■ Exercise set:
**1)** From the passage on World Cup cards, output the text starting with "Fans have been" and going on through "around the globe.".
**2)** Write down every number given in the passage on World Cup cards.
**3)** Answer these questions using the passage on World Cup cards:
(a) How many yellow cards had been given out after 24 matches?
(b) What is Markus Siegler's job?
(c) Who clearly feels the cards are flying too much?

■ Extract:
%%

Fans have been alarmed at the number of cards being given out so far (136 Yellow and 10 Red after 24 matches) However, it was known FIFA wanted to crack down on dangerous play and incessant fouls on attackers. Yesterday they reaffirmed their stance and are happy with the torrent of cards.
FIFA communications director Markus Siegler said the general standard of refereeing had been solid.
"If you count the number of red and yellow cards … it’s in proportion,” he said.
"They’re not new. The point is, the World Cup is the largest platform, the largest display case for football, where the best referees are in operation," he said. "We have to show consistency on the basis of the rules of the game. They have to be applied in the way we’d like them applied around the globe.
"That’s why one has to be prudent about interpreting these things."
I’m not sure anyone has been concerned about the proportion of reds to yellows, but more the sheer number. USA Manager Bruce Arena clearly feels the cards are flying too much.

%%

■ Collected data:

%%

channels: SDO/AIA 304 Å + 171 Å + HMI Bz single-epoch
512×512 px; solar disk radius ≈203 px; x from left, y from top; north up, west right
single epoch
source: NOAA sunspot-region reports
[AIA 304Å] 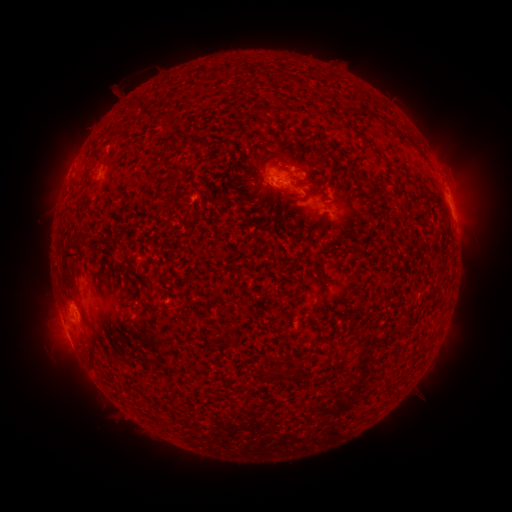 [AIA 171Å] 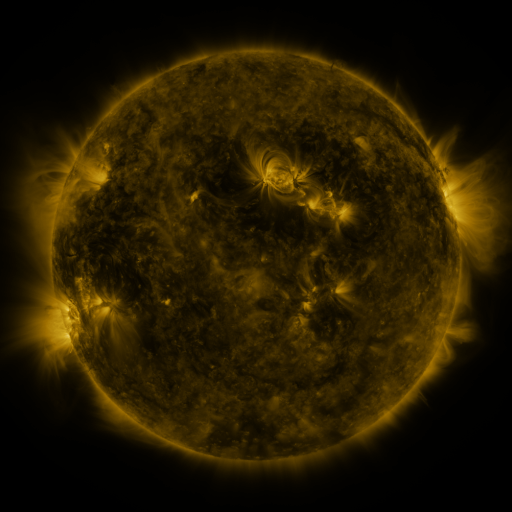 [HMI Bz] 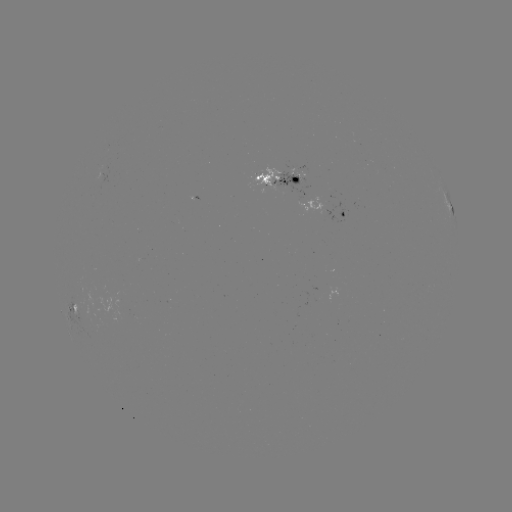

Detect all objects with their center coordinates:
spotted active region: (283, 178)
spotted active region: (338, 210)
spotted active region: (453, 211)
spotted active region: (74, 305)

%%

■ Results:
**1)**
Fans have been alarmed at the number of cards being given out so far (136 Yellow and 10 Red after 24 matches) However, it was known FIFA wanted to crack down on dangerous play and incessant fouls on attackers. Yesterday they reaffirmed their stance and are happy with the torrent of cards.
FIFA communications director Markus Siegler said the general standard of refereeing had been solid.
"If you count the number of red and yellow cards … it’s in proportion,” he said.
"They’re not new. The point is, the World Cup is the largest platform, the largest display case for football, where the best referees are in operation," he said. "We have to show consistency on the basis of the rules of the game. They have to be applied in the way we’d like them applied around the globe.

**2)**
136
10
24

**3)**
(a) 136
(b) He is FIFA communications director.
(c) USA Manager Bruce Arena